### Brano citato
□ □ □
Il dolore è tale che Rowena decide di convocare alla festa Joyce Reynolds (Michelle Yeoh), famosissima medium, nel tentativo di richiamare e interrogare, attraverso una seduta spiritica, il fantasma della figlia. Ma le cose non vanno come sperato e il Palazzo mette a dura prova le menti di tutti, anche quella dell’infallibile Poirot.
Terzo capitolo della “Trilogia di Poirot” iniziata da Branagh nel 2017 con Assassinio sull’Orient Express e seguito nel 2022 da Assassinio sul Nilo, Assassinio a Venezia rappresenta per molti aspetti la naturale prosecuzione di un’opera volta, più che ad adattare i romanzi di Agatha Christie, a celebrare ed “approfondire” uno dei suoi protagonisti più celebri, che Branagh –regista e protagonista- si taglia e cuce su misura.
Molto liberamente ispirato a Poirot e la strage degli innocenti (Hallowe’en Party) del 1969, del libro si conserva in realtà poco: qualche aspetto del crime, la presenza di Ariadne Oliver (alter ego della stessa Christie nei romanzi) e un Poirot stanco, meno sicuro di sé e più fragile. Un aspetto che mentre nel romanzo risulta subordinato al crime, in Assassinio a Venezia è invece il cuore del film, che ruota interamente sui tormenti dell’investigatore in lotta per ritrovare sé stesso.
Del crime rimane poco e Branagh non perde l’occasione per ricordarcelo disseminando ovunque indizi in bella vista per lo spettatore, al quale a metà film ormai resta ben poco di misterioso da risolvere, se non la curiosità di come ne uscirà il protagonista.
□ □ □
### Materiale fornito

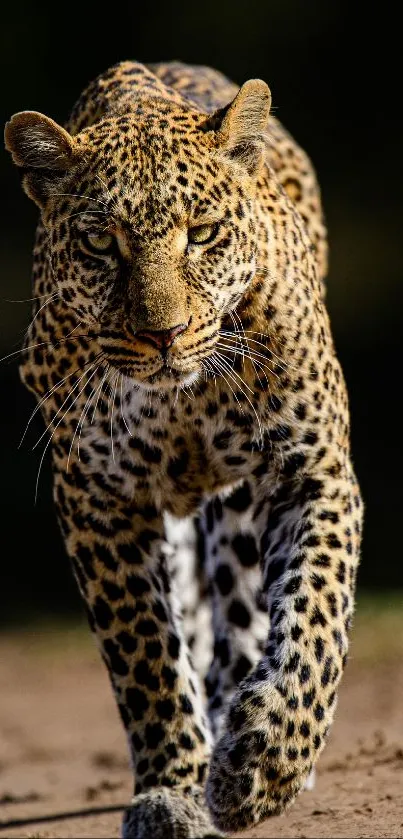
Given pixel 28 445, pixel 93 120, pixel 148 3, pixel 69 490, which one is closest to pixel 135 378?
pixel 69 490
□ □ □
### Compiti da svolgere
A) Ricopia il brano su Assassinio a Venezia cominciando da "Molto liberamente ispirato" e proseguendo fino a "ritrovare sé stesso.".
B) Indica se ciascuna affermazione concorda con il brano su Assassinio a Venezia, rispondendo sì o no e citando alla lettera le parole del brano che lo stabiliscono. (i) Il film è il terzo capitolo di una trilogia iniziata da Branagh nel 2017. (ii) Branagh firma il film soltanto come regista, senza recitarvi. (iii) Nel romanzo la fragilità di Poirot è l'aspetto centrale, più del crime.

### Risposte per compito
A)
Molto liberamente ispirato a Poirot e la strage degli innocenti (Hallowe’en Party) del 1969, del libro si conserva in realtà poco: qualche aspetto del crime, la presenza di Ariadne Oliver (alter ego della stessa Christie nei romanzi) e un Poirot stanco, meno sicuro di sé e più fragile. Un aspetto che mentre nel romanzo risulta subordinato al crime, in Assassinio a Venezia è invece il cuore del film, che ruota interamente sui tormenti dell’investigatore in lotta per ritrovare sé stesso.

B)
(i) Sì: «Terzo capitolo della “Trilogia di Poirot” iniziata da Branagh nel 2017».
(ii) No: «Branagh –regista e protagonista-».
(iii) No: «nel romanzo risulta subordinato al crime».